Given task 1
Starting at the line in the listing that contains "Looking at the choices" and ending at the last line of the listing, recast those lines as a JSON list of strings, one string per line, with blank lines and pictures left out.
───── Text block ─────
StackStorm / st2

StackStorm (aka "IFTTT for Ops") is event-driven automation for auto-remediation, incident responses, troubleshooting, deployments, and more for DevOps and SREs. Includes rules engine, workflow, 160 integration packs with 6000+ actions (see https://exchange.stackstorm.org) and ChatOps. Installer at https://docs.stackstorm.com/install/index.html

Home Page:https://stackstorm.com/

Geek Repo:Geek Repo

Github PK Tool:Github PK Tool

MongoDB sort memory limit exceeded when retrieving execution history

machneit opened this issue · comments

SUMMARY

Hi,
After updating Stackstorm from 3.6 to 3.8 I ran into a sort memory limit issue with MongoDB when gathering the execution history.

STACKSTORM VERSION

st2 3.8.0, on Python 3.8.13

OS, environment, install method

Single-boxed: Stackstorm 3.8, MongoDB 5.0.6, and RabbitMQ 3.8.8 are installed on a single RedHat8 server.

Steps to reproduce the problem

You can reproduce the problem by running the 2 following commands : mongosh -> db.adminCommand({setParameter: 1, internalQueryMaxBlockingSortMemoryUsageBytes: 1}).
This limits the allowed memory usage to 1 byte which generates the exact same error I encountered.

Expected Results

I expected to see the history.

Actual Results

Error encountered when accessing the history (see detailed error message section of this issue):
image
image
This is probably due to the way Stackstorm gathers the execution history (line 1135, in _get_action_executions -> return super(ActionExecutionsController, self)._get_all() in the actionexecutions.py script).
Could this be fixed/optimized in the next Stackstorm release?
I found a temporary fix by tripling the value of the MongoDB ‘internalQueryMaxBlockingSortMemoryUsageBytes’ parameter, but the history takes more than a minute to load versus a couple seconds before. This error never apeared in Stackstorm 3.6, so it's probably related to an update in how Stackstorm gathers the history.

Detailed error message:

2023-02-23 08:06:22,140 140164375924048 ERROR router [-] Failed to call controller function "get_all" for operation "st2api.controllers.v1.actionexecutions:action_executions_controller.get_all": Executor error during find command :: caused by :: Sort exceeded memory limit of 104857600 bytes, but did not opt in to external sorting. Aborting operation. Pass allowDiskUse:true to opt in., full error: {'ok': 0.0, 'errmsg': 'Executor error during find command :: caused by :: Sort exceeded memory limit of 104857600 bytes, but did not opt in to external sorting. Aborting operation. Pass allowDiskUse:true to opt in.', 'code': 292, 'codeName': 'QueryExceededMemoryLimitNoDiskUseAllowed'}
Traceback (most recent call last):
File "/opt/stackstorm/st2/lib/python3.8/site-packages/st2common/router.py", line 632, in call
resp = func(**kw)
───── Information given ─────
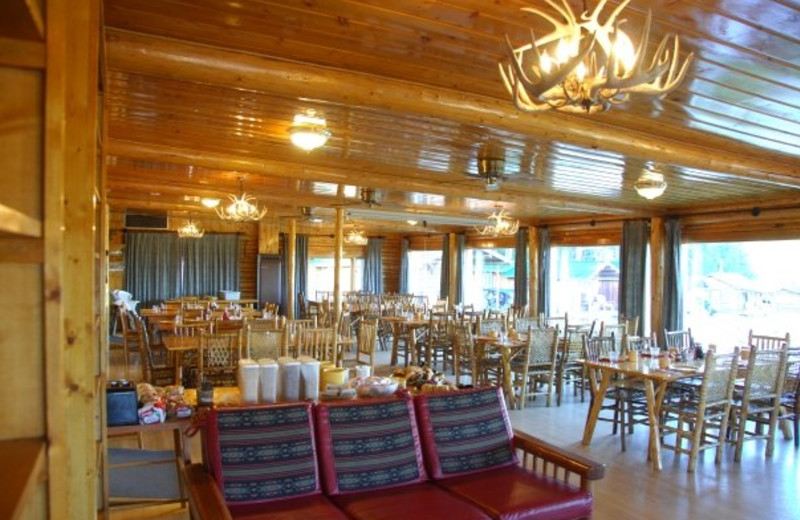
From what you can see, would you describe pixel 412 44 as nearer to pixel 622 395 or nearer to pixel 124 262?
pixel 622 395

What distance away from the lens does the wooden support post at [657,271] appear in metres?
9.69

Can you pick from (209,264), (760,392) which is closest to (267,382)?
(760,392)

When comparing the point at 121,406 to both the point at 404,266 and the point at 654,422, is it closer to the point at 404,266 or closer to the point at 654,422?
the point at 654,422

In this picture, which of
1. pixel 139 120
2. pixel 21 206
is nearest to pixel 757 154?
pixel 139 120

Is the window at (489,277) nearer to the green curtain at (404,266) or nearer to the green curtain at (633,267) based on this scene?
the green curtain at (404,266)

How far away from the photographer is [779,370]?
5316 mm

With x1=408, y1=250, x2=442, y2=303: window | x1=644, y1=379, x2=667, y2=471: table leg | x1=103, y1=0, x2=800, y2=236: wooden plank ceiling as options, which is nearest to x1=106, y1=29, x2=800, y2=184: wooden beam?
x1=103, y1=0, x2=800, y2=236: wooden plank ceiling

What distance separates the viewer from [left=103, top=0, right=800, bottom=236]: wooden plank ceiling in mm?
2746

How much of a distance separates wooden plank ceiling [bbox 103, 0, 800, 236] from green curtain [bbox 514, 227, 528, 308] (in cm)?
524

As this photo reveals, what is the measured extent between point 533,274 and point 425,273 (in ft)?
16.9

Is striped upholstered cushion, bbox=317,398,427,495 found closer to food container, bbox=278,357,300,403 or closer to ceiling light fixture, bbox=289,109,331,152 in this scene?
food container, bbox=278,357,300,403

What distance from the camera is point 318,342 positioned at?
6234mm

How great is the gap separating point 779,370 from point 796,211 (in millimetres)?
3433

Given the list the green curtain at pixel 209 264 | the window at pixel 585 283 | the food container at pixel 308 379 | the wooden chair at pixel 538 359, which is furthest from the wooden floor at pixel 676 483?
the green curtain at pixel 209 264
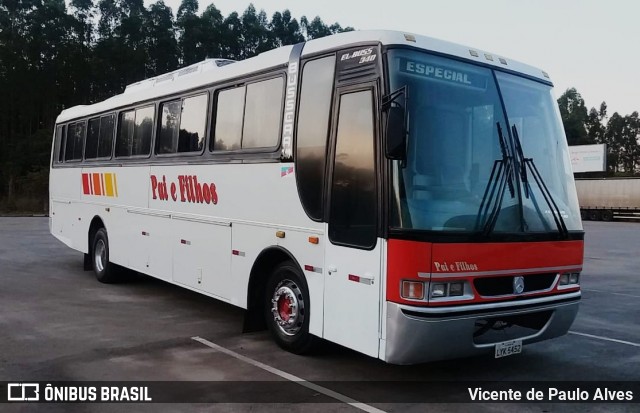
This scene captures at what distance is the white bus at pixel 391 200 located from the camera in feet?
16.7

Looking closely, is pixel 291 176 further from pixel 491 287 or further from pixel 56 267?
pixel 56 267

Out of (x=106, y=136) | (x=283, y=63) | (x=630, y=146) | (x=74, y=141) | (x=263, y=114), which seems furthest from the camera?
(x=630, y=146)

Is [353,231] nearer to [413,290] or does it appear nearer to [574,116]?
[413,290]

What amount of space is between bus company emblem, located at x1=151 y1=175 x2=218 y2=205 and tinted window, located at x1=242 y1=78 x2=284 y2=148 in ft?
3.28

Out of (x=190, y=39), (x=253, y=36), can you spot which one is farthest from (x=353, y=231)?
(x=253, y=36)

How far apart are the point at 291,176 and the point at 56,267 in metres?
9.10

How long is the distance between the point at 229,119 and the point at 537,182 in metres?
3.85

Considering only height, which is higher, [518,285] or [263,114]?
[263,114]

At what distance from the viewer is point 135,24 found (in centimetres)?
5969

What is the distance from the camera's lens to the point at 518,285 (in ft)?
18.3

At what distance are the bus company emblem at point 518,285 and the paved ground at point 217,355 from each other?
3.28 feet

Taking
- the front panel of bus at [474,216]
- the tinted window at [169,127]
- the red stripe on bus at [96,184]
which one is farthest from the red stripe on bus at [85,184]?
the front panel of bus at [474,216]

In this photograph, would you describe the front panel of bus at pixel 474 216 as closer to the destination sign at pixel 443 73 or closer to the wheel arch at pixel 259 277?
the destination sign at pixel 443 73

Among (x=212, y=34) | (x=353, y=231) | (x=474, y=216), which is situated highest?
(x=212, y=34)
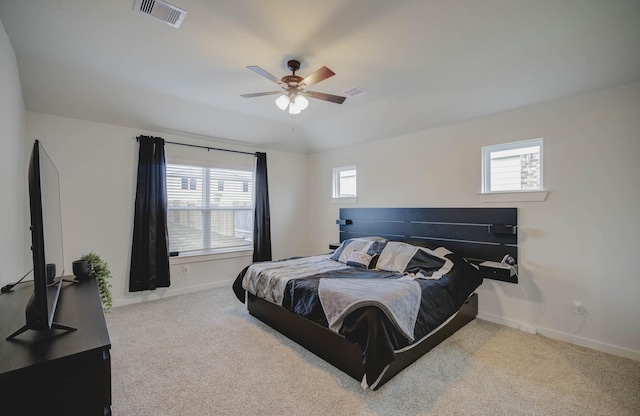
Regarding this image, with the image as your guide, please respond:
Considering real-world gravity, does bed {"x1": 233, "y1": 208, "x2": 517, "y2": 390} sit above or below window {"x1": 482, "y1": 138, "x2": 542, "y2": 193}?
below

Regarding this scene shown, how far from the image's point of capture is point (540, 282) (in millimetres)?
3094

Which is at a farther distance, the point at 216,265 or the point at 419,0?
the point at 216,265

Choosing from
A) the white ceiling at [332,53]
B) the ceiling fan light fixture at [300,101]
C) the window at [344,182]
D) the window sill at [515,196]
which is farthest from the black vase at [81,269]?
the window sill at [515,196]

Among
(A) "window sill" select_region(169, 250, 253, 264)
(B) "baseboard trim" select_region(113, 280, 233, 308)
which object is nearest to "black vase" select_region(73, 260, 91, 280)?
(B) "baseboard trim" select_region(113, 280, 233, 308)

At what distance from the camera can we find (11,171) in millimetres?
2477

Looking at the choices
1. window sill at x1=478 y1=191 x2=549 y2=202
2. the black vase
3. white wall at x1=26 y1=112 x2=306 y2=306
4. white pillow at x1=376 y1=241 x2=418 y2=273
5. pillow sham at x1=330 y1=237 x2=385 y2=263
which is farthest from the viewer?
pillow sham at x1=330 y1=237 x2=385 y2=263

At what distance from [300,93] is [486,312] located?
3.33m

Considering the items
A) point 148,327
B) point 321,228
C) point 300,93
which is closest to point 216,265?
point 148,327

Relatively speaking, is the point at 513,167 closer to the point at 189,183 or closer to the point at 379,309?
the point at 379,309

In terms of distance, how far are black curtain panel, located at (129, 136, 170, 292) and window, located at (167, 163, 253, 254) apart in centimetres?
24

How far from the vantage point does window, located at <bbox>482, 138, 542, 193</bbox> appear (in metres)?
3.19

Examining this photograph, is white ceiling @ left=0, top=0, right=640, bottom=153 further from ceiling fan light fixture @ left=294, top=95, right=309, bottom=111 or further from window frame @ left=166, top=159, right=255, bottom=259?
window frame @ left=166, top=159, right=255, bottom=259

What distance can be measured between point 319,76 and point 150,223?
320 centimetres

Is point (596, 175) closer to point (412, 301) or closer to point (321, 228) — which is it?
point (412, 301)
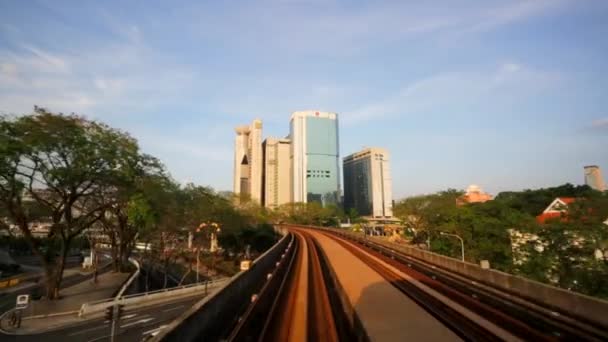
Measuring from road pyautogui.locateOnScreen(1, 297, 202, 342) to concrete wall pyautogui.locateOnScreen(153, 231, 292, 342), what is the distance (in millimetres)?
9667

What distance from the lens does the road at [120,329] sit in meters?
23.3

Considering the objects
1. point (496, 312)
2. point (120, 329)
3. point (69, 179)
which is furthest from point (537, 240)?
point (69, 179)

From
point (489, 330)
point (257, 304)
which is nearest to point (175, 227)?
point (257, 304)

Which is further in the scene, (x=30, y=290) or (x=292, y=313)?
(x=30, y=290)

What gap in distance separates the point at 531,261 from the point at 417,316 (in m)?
26.3

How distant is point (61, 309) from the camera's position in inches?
1197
─────
Given task 2
According to the StackStorm issue about the MongoDB sort memory limit, what version of MongoDB is installed on the server?

Exercise solution 1
[
  "Looking at the choices",
  "1. window sill at x1=478 y1=191 x2=549 y2=202",
  "2. the black vase",
  "3. white wall at x1=26 y1=112 x2=306 y2=306",
  "4. white pillow at x1=376 y1=241 x2=418 y2=273",
  "5. pillow sham at x1=330 y1=237 x2=385 y2=263",
  "which is farthest from the viewer?",
  "pillow sham at x1=330 y1=237 x2=385 y2=263",
  "At what distance from [300,93] is [486,312] located?",
  "3.33m",
  "Considering the items",
  "A) point 148,327",
  "B) point 321,228",
  "C) point 300,93",
  "which is closest to point 216,265?",
  "point 148,327",
  "Relatively speaking, is the point at 513,167 closer to the point at 189,183 or closer to the point at 379,309?",
  "the point at 379,309",
  "In terms of distance, how far are black curtain panel, located at (129, 136, 170, 292) and window, located at (167, 163, 253, 254) apart in centimetres?",
  "24",
  "How far from the vantage point does window, located at <bbox>482, 138, 542, 193</bbox> appear (in metres)?",
  "3.19",
  "Examining this photograph, is white ceiling @ left=0, top=0, right=640, bottom=153 further from ceiling fan light fixture @ left=294, top=95, right=309, bottom=111 or further from window frame @ left=166, top=159, right=255, bottom=259?",
  "window frame @ left=166, top=159, right=255, bottom=259",
  "What distance can be measured between point 319,76 and point 150,223?",
  "320 centimetres",
  "Is point (596, 175) closer to point (412, 301) or closer to point (321, 228) — which is it?",
  "point (412, 301)",
  "Measuring from road pyautogui.locateOnScreen(1, 297, 202, 342) to concrete wall pyautogui.locateOnScreen(153, 231, 292, 342), what is the distance (in millimetres)?",
  "9667",
  "What distance from the lens does the road at [120,329] sit in meters?",
  "23.3",
  "Considering the objects",
  "1. point (496, 312)",
  "2. point (120, 329)",
  "3. point (69, 179)",
  "which is furthest from point (537, 240)?",
  "point (69, 179)",
  "From",
  "point (489, 330)",
  "point (257, 304)",
  "which is nearest to point (175, 227)?",
  "point (257, 304)",
  "Which is further in the scene, (x=30, y=290) or (x=292, y=313)?",
  "(x=30, y=290)",
  "What gap in distance separates the point at 531,261 from the point at 417,316 (in m)?",
  "26.3",
  "How distant is point (61, 309) from the camera's position in inches?",
  "1197"
]

Exercise solution 2
MongoDB 5.0.6